Stored items
'''
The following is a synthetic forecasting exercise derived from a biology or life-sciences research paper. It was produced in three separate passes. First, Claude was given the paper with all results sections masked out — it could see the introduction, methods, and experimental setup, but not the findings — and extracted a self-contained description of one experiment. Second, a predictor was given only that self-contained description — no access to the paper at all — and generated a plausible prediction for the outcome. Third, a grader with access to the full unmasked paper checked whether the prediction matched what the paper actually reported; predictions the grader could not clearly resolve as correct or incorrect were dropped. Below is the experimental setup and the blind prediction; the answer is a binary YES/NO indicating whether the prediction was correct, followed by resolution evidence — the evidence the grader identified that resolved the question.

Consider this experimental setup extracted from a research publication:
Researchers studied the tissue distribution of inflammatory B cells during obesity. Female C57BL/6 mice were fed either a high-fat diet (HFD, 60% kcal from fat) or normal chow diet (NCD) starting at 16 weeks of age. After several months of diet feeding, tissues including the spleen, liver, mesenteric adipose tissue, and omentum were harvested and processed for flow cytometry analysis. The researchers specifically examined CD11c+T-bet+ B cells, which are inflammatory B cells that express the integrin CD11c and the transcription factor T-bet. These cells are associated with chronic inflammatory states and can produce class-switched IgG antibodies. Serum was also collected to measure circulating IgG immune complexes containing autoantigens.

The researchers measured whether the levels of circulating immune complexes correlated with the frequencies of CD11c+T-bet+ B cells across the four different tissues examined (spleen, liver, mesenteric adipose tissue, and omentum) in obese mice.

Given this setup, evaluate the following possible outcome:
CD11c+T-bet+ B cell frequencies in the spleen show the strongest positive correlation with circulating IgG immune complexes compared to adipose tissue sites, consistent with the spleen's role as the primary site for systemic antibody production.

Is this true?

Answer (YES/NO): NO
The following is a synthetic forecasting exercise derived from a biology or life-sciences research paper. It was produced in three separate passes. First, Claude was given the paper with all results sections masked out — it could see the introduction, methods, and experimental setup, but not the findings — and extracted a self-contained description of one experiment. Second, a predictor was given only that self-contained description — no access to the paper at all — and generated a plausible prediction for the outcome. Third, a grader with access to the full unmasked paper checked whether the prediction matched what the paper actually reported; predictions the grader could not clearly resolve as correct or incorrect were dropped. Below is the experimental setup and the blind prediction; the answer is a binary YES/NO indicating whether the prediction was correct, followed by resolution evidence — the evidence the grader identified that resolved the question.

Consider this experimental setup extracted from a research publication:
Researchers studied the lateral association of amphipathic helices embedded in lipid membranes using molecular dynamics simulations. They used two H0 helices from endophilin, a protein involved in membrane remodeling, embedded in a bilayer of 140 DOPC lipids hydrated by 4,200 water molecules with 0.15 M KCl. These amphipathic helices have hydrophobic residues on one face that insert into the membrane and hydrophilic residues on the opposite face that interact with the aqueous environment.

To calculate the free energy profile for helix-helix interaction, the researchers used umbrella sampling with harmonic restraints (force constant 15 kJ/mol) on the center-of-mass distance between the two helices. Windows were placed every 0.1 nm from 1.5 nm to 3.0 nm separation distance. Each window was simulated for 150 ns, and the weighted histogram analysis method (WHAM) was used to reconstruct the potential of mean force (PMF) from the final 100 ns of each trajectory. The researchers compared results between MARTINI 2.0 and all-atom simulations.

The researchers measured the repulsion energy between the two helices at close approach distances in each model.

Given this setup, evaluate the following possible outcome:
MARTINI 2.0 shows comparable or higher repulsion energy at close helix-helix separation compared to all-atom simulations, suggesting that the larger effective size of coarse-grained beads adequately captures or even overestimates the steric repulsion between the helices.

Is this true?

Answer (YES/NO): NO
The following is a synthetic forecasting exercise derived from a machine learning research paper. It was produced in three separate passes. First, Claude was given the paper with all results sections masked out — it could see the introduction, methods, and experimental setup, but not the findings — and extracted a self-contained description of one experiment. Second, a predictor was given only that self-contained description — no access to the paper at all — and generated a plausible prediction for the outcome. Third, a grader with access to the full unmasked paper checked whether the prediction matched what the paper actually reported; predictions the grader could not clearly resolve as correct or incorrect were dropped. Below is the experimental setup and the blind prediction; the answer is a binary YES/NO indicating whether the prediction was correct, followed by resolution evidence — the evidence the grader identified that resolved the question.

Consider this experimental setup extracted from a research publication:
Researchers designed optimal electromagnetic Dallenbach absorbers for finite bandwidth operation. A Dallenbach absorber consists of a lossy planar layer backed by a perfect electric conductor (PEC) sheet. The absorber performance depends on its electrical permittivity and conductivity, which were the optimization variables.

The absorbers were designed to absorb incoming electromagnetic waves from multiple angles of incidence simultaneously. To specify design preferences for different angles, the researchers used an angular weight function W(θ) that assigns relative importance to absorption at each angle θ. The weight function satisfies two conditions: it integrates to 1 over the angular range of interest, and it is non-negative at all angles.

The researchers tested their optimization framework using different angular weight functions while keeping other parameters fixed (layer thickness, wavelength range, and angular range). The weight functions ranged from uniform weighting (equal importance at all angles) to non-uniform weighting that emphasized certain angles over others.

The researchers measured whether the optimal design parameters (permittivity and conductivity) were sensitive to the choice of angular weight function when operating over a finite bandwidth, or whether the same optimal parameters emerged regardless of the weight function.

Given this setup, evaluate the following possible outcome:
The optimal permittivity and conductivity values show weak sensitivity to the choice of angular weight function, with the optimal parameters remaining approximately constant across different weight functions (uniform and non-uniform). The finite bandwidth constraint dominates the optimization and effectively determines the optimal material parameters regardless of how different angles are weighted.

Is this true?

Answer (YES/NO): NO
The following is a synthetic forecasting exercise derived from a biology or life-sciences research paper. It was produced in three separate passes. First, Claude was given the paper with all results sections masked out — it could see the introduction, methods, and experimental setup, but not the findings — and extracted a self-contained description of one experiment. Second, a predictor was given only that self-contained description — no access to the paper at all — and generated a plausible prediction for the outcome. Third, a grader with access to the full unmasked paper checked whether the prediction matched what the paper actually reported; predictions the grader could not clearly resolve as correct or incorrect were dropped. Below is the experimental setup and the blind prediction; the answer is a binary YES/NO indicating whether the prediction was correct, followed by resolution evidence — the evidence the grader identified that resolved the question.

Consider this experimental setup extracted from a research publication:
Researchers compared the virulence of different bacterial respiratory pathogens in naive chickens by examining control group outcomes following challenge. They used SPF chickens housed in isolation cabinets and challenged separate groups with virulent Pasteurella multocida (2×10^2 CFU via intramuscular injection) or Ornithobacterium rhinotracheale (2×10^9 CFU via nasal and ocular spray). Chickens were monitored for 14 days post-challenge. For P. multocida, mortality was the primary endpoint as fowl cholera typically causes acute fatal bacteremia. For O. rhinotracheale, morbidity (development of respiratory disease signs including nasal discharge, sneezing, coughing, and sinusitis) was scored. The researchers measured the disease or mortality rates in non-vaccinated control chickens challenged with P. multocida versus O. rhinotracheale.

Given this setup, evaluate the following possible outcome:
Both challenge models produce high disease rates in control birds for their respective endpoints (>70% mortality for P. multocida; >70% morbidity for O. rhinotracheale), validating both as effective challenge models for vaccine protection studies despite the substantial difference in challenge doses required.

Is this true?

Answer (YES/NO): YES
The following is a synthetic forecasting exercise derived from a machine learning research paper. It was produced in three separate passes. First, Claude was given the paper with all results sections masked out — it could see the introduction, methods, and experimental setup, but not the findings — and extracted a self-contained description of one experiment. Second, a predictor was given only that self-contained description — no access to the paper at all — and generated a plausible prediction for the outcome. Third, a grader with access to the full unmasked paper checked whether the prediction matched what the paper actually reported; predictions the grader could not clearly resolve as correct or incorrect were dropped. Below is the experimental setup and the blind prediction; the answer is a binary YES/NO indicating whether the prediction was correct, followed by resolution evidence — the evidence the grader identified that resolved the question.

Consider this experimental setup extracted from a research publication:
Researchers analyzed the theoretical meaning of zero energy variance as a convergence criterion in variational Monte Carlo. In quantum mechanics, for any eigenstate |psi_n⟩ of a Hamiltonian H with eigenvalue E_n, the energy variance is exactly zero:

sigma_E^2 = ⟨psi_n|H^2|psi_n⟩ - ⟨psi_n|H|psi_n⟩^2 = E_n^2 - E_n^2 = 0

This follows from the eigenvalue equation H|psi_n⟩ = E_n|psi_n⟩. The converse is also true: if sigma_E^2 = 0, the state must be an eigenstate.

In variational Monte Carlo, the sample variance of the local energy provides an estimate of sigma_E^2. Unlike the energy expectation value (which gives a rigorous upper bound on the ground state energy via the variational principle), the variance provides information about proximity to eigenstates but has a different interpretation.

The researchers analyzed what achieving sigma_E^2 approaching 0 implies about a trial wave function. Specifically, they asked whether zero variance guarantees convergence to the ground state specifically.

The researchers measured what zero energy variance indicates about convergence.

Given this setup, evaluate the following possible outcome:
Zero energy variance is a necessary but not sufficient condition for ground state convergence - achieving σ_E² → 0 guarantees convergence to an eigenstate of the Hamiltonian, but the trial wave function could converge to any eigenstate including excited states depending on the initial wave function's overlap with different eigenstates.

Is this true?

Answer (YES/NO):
'''
__Problem to solve__.
Print again the lines of the entries above that fall between the line holding "To calculate the" and the line holding "The researchers measured the repulsion", inclusive, exactly as they stand.

__Reply to the task__.
To calculate the free energy profile for helix-helix interaction, the researchers used umbrella sampling with harmonic restraints (force constant 15 kJ/mol) on the center-of-mass distance between the two helices. Windows were placed every 0.1 nm from 1.5 nm to 3.0 nm separation distance. Each window was simulated for 150 ns, and the weighted histogram analysis method (WHAM) was used to reconstruct the potential of mean force (PMF) from the final 100 ns of each trajectory. The researchers compared results between MARTINI 2.0 and all-atom simulations.

The researchers measured the repulsion energy between the two helices at close approach distances in each model.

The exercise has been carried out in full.